No início do ano passado, Campos foi lotado em Roraima - em abril, o inquérito foi transferido para lá. Ele mandou, então, ofícios a reitores e diretores de dez instituições de pesquisa dos Estados Unidos. Até agora, apenas quatro delas apenas retorno, afirmando que de fato possuíam o material procurado.

As quatro instituições em questão foram: a Universidade do Estado da Pensilvânia, a Universidade Estadual de Nova York, a Universidade da Califórnia e o Instituto Nacional do Câncer. O procurador-geral da República em Roraima, Maurício Fabretti, esclareceu que as duas últimas inicialmente negaram a existência das amostras, mas depois retificaram a informação. "Com a notoriedade que o caso vem ganhando, está sendo mais fácil sensibilizar os cientistas", comentou.
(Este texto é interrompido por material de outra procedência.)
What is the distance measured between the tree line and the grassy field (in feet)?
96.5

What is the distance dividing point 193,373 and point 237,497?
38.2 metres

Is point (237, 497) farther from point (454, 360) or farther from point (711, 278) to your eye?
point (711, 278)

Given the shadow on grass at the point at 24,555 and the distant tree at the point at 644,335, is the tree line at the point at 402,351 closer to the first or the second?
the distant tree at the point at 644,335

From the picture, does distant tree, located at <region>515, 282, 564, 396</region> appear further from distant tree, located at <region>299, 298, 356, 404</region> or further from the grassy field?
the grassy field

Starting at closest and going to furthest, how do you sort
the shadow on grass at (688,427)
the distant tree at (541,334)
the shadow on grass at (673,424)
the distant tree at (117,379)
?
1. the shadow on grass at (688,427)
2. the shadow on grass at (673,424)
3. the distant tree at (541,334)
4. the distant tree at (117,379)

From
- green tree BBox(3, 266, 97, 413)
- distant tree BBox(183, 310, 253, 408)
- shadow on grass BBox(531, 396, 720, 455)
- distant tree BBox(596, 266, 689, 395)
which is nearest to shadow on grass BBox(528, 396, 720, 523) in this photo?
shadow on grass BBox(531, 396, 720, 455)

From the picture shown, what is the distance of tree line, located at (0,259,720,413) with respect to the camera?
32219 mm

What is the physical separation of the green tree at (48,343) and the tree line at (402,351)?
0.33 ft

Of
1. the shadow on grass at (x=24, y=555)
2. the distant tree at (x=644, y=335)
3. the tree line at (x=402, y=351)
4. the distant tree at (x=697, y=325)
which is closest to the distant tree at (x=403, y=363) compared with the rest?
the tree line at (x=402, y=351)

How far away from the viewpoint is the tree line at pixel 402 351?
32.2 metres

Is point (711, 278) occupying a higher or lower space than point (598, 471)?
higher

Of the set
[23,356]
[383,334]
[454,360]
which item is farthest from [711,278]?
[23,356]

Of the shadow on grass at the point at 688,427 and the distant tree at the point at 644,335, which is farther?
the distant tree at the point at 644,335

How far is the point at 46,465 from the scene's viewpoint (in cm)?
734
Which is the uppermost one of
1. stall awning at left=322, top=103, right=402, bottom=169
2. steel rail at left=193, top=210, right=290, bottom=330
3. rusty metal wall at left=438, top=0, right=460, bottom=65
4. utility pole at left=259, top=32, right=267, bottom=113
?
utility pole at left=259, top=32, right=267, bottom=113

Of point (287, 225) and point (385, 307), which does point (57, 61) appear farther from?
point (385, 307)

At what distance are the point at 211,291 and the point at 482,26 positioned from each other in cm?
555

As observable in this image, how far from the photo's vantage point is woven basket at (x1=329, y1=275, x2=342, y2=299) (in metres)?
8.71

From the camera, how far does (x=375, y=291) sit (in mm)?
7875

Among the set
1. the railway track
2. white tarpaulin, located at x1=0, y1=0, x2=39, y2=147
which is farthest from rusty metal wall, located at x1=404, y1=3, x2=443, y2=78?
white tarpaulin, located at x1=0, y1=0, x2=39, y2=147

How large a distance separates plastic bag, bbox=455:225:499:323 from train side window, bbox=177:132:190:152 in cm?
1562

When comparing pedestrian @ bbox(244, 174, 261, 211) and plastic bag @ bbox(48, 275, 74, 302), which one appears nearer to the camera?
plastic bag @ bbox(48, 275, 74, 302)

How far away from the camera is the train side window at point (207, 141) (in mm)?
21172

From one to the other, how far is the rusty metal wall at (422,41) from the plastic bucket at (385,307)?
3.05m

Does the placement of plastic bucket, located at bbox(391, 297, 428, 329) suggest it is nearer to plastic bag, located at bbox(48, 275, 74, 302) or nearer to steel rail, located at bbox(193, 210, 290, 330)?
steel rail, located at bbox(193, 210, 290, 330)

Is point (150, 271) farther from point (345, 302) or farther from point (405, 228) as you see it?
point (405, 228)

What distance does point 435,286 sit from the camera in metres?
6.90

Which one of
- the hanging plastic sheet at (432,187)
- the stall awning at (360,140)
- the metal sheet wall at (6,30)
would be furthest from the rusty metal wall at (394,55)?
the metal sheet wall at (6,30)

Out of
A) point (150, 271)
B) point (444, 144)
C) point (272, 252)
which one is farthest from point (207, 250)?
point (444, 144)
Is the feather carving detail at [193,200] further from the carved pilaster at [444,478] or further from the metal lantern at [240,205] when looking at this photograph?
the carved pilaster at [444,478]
Fabretti afirmou que acredita na possibilidade de solução extrajudicial para o conflito. "As quatro instituições querem devolver as amostras de sangue, mas não sabem a quem. Elas questionam a representatividade das ONGs e das lideranças indígenas", declarou. "Por isso, estamos tentando reforçar a legitimidade do Ministério Público Federal na defesa dos interesses dos povos indígenas. Isso nem sempre é reconhecido no exterior, até porque os Estados Unidos têm um sistema jurídico muito diferente do nosso", completou.

"Parte das amostras foi coletada na Venezuela. Por isso, as universidades e centros de pesquisa norte-americanos querem provas de que efetivamente representamos todos os Ianomâmi", revelou Santos. "Para ajudar nesse convencimento, as lideranças indígenas estão passando um abaixo-assinado nas comunidades da terra indígena ianomâmi".

De acordo com o antropólogo, a devolução das amostras aos Ianomâmi é essencial para o bem estar das comunidades. "Quando um ianomâmi morre, os parentes cremam seus restos mortais e seus bens pessais – e nunca mais tocam no seu nome. Agora que eles conhecem a fotografia, elas também são queimadas", explicou. "É difícil dizer exatamente o porquê desse ritual, mas ele está ligado à destruição da lembrança da pessoa morta, para que ela passe para o mundo sobrenatural e não perturbe a sociedade. A existência dessas amostras significa um sofrimento psicológico para os Ianomâmi".

O Ministério Público Federal não tem capacidade de ajuizar ações no exterior. Caso seja necessário, a Advocacia-Geral da União será obrigada a contratar um escritório de advocacia nos Estados Unidos.